Author: Laura Spencer | July 2, 2013 | Vandelay Design
Having a user-friendly website is as important as having a beautiful original website design. Sadly, in our pursuit of excellence it’s all too easy to forget about usability and focus instead on aesthetics and originality.
Yet it’s the right combination of beauty, uniqueness, AND a user-friendly design that keeps our clients coming back for more. That’s because a usable website draws and retains readers, making them much more likely to become customers.
Don’t fall into the trap of forgetting about the end user experience when you design a client website.
What makes a website user-friendly? In this post, I identify four keys that will make any website design more user-friendly. Keep these handy tips in mind to design a more usable site.
Key #1 Navigation
Navigation is one important key to usability. Some would say it’s the most important key. Users need to be able to find what they are looking for quickly and with a minimum of effort on their part.

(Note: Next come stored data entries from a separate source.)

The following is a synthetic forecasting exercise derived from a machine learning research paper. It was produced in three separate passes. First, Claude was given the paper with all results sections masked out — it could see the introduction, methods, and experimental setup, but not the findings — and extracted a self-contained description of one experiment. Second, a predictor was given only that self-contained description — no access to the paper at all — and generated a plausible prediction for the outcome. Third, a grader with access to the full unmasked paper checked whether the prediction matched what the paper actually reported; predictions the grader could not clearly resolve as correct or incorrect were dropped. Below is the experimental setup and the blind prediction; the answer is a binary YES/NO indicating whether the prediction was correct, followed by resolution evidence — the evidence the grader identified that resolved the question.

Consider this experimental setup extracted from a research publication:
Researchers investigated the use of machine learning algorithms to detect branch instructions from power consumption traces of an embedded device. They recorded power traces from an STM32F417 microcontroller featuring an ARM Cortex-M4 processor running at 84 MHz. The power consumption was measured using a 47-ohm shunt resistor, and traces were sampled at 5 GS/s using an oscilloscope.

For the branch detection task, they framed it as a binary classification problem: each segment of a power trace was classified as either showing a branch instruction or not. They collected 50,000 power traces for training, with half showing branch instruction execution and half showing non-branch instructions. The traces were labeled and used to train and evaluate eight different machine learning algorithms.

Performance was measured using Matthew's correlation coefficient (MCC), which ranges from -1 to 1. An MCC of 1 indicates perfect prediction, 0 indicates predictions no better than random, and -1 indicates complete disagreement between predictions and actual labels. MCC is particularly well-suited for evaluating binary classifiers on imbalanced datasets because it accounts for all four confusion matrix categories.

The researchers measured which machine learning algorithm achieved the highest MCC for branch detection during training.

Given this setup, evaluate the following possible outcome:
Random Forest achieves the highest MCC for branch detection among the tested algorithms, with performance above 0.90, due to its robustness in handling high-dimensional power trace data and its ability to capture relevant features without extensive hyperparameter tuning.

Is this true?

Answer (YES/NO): NO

Studies have shown that most website users are not willing to stick around and figure out a complex navigational scheme. If your menu structure isn’t user-friendly, you’ll lose the user.
Here are just a few navigation mistakes to watch out for:
- Hard to find navigation. The user shouldn’t have to hunt for a way to navigate through the site. Menu bars should be visible and their purpose should be obvious.
- Odd acronyms in the menu. Avoid abbreviations and acronyms unless the meaning is obvious. (Remember that what is obvious to you may not be obvious to the user.)
- Multiple layers of menus. How many sub-menus must the user go through before he or she can perform the task or find the information that they came for?
- No search box. Users are used to searching websites to find what they want. A website without a search box is less navigable.
Key #2 Readability
Readability is another key factor that makes a website user-friendly. A user should be able to grasp the information on the website quickly and with very little effort.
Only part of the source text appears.